Optical pickup, 22 Carriage, 26 Slide shaft, 27 Drive motor, 30 Pinion, 32
... Rack, 40 adjustment mechanism, 42 inner plate, 44 outer plate, 46 first plate, 48 second plate.

 ────────────────────────────────────────────────── ─── Continuation of the front page (72) Koji Suzuki, Inventor 6-35, Kita-Shinagawa, Shinagawa-ku, Tokyo Sony Corporation F-term (reference) 5D068 AA02 BB01 CC02 EE05 EE15 GG01 GG11 5D117 AA02 CC07 JJ11 JJ12 KK08 KK11 KK20

Claims (8)

[Claims] A spindle motor disposed on a chassis for driving an optical disk to rotate; a base block facing the spindle motor and disposed on the chassis; a carriage on which an optical pickup is mounted; An optical disc device for recording / reproducing information on / from an optical disc, comprising: a guide mechanism for supporting the carriage so as to be movable in a radial direction of the optical disc; and a driving means for moving the carriage. An adjusting mechanism for supporting the guide mechanism and the driving means on a base block, and an adjusting mechanism for adjusting a posture of the base block with respect to the chassis. 2. The method according to claim 1, wherein the adjustment of the posture of the base block is performed by swinging the base block up and down on the chassis and moving the base block away from and approaching the chassis. Item 3. An adjustment mechanism in the optical disk device according to Item 1. 3. The adjusting mechanism according to claim 1, wherein the adjusting mechanism is provided on both sides of the base block. 4. The adjustment mechanism has an inner plate to which a base block is fixed, and the adjustment of the posture of the base block by the adjustment mechanism swings the inner plate up and down, and attaches the inner plate to a chassis. 4. The adjusting mechanism according to claim 3, wherein the adjusting mechanism is performed by moving the optical disc apparatus away from the optical disc apparatus. 5. The adjusting mechanism has an inner plate to which a base block is fixed, and the inner plate has side surfaces facing both sides of the base block, and each side surface extends in a direction away from the base block. Two adjusting shafts that protrude are provided, and the adjusting mechanism has an outer plate facing the outside of the side surface of the inner plate and attached to a chassis, and the adjusting shaft moves in a radial direction of the optical disk by the outer plate.
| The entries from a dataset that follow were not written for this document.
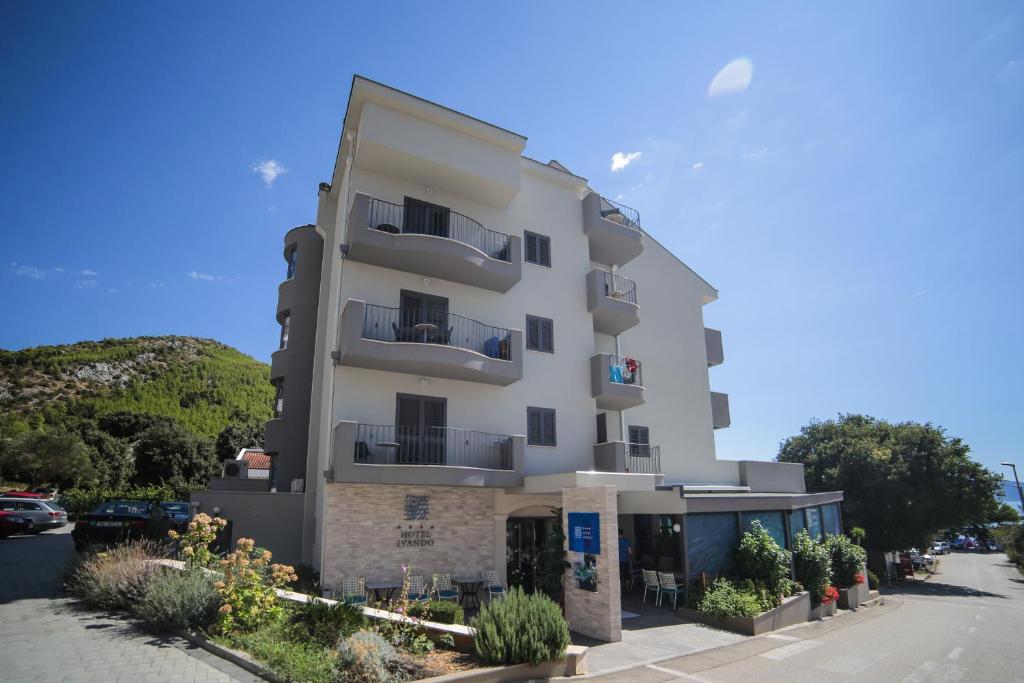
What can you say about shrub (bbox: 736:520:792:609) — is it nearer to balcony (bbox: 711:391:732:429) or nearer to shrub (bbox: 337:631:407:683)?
balcony (bbox: 711:391:732:429)

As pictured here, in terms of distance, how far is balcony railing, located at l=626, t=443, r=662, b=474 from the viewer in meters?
21.2

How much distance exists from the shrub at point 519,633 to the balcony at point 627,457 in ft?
29.6

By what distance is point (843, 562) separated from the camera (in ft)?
72.0

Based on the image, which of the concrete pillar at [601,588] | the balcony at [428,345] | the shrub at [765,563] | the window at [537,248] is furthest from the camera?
the window at [537,248]

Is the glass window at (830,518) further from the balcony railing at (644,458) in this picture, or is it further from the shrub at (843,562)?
the balcony railing at (644,458)

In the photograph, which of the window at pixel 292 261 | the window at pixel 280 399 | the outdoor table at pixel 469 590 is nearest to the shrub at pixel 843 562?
the outdoor table at pixel 469 590

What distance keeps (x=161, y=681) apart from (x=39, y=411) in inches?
2963

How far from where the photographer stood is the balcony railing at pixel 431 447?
1529 cm

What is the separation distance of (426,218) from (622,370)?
8.91 metres

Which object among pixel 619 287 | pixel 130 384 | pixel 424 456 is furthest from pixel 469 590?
pixel 130 384

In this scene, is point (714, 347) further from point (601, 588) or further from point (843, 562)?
point (601, 588)

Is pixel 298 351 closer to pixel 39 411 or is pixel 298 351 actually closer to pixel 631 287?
pixel 631 287

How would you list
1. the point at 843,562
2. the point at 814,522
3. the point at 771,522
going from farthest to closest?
the point at 843,562 → the point at 814,522 → the point at 771,522

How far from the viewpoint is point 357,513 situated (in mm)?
14930
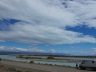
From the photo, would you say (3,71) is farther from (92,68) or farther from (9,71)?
(92,68)

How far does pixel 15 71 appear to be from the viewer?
91.7 ft

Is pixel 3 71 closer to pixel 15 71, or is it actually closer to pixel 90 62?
pixel 15 71

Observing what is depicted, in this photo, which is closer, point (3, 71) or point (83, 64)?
point (3, 71)

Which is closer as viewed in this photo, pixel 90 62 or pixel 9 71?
pixel 9 71

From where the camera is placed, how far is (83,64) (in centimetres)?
3259

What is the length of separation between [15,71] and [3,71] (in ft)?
10.6

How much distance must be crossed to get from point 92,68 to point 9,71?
48.9ft

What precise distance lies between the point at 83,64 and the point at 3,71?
15.0 meters

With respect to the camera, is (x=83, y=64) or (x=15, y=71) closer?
(x=15, y=71)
Supported by impossibility,
4. The adjusting mechanism according to claim 3, wherein the vertical swing and the separation approaching movement of the base block by the adjusting mechanism are performed via the adjusting shaft. 6. The two base blocks are provided with the spindle motor interposed therebetween, and the adjusting mechanisms are provided on both sides of the two base blocks, respectively. 6. The adjusting mechanism according to claim 5, wherein the adjusting mechanism is formed of one member. 7. The optical disk according to claim 1, wherein said drive means comprises a drive motor, a pinion rotated by the drive motor, and a rack provided on a carriage and meshing with the pinion. Adjustment mechanism in the device. 8. The adjusting mechanism according to claim 1, wherein the base block is supported on a chassis by the adjusting mechanism.